Assignment: Each entry that follows needs to be written out exactly, with nothing left out.

(Stored items)
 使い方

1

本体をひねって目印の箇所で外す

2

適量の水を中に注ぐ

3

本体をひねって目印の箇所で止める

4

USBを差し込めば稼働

Solution to this task:
 使い方

1

本体をひねって目印の箇所で外す

2

適量の水を中に注ぐ

3

本体をひねって目印の箇所で止める

4

USBを差し込めば稼働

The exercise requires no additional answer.